Знакомство с Грузинским было для меня приятным и, кроме того, полезным, потому что познания его в области литературы были значительны и он умел делиться этими познаниями с особой сердечностью и с заражающей слушателей любовью.
Начиная с белоусовского юбилейного вечера Грузинский стал бывать у нас почти каждую «Среду», и вскоре мы настолько сблизились, что перешли на «ты». И вот с тех пор в течение двадцати восьми лет, вплоть до его кончины, прожили в искренней приязни. К этому мудрому человеку, широко и многогранно образованному, с тонким пониманием художественной красоты и любовью к народному творчеству во всех его видах — в том числе к народной музыке, с огромными познаниями в области народной словесности, приятно было обращаться за советами, справками, беседой. Вся его жизнь протекала в Москве, в мире ученых, литераторов, педагогов, общественников и деятелей культуры и просвещения. Немало трудов в области научных исследований, биографий великих людей, критики, переводов и оригинальных сочинений, в прозе и стихах, оставил Алексей Евгеньевич. С увлечением и знанием дела работал он по русскому фольклору, редактировал знаменитые сказки Афанасьева, былины, собранные Рыбниковым, народные песни Шейна; его переводы некоторых арабских сказок из «Тысячи и одной ночи» могут считаться лучшими. Он разрабатывал архивы Л. Н. Толстого, Короленко и других писателей, работал и по западной литературе; переводил в стихах излюбленных им величайших поэтов Востока, как Фирдоуси, книгу X века «Шах-Намэ».

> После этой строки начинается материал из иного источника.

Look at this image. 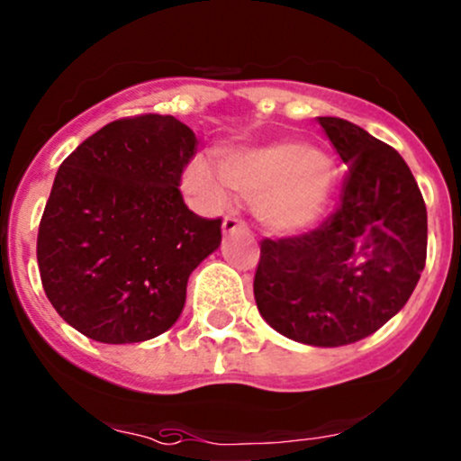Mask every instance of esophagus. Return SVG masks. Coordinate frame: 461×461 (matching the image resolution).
I'll return each mask as SVG.
<instances>
[{
    "label": "esophagus",
    "instance_id": "obj_1",
    "mask_svg": "<svg viewBox=\"0 0 461 461\" xmlns=\"http://www.w3.org/2000/svg\"><path fill=\"white\" fill-rule=\"evenodd\" d=\"M234 231H249L247 230V225L240 218H234V216H227L225 221H222V234H234Z\"/></svg>",
    "mask_w": 461,
    "mask_h": 461
}]
</instances>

Воспитанник Московского университета, Грузинский был долгое время председателем старейшего литературного Общества любителей российской словесности. Нелегкая задача, хотя и почетная, выпала на долю Грузинского. В период его председательства был крепко поставлен вопрос о памятнике Гоголю в Москве — вопрос, застрявший ранее на многие-многие годы в канцелярских дебрях. В сущности все было готово: и проект скульптора Андреева и денежные суммы; недоставало только энергичного толчка со стороны общественности, а день столетия со дня рождения Гоголя приближался. И Грузинский этот толчок дал со свойственной ему прямотой. Всю эту тормозящую канцелярщину сдали под надзор общественного комитета, в который вошли профессора, писатели и художники, и через год, к юбилейному сроку, памятник был поставлен и торжественно открыт.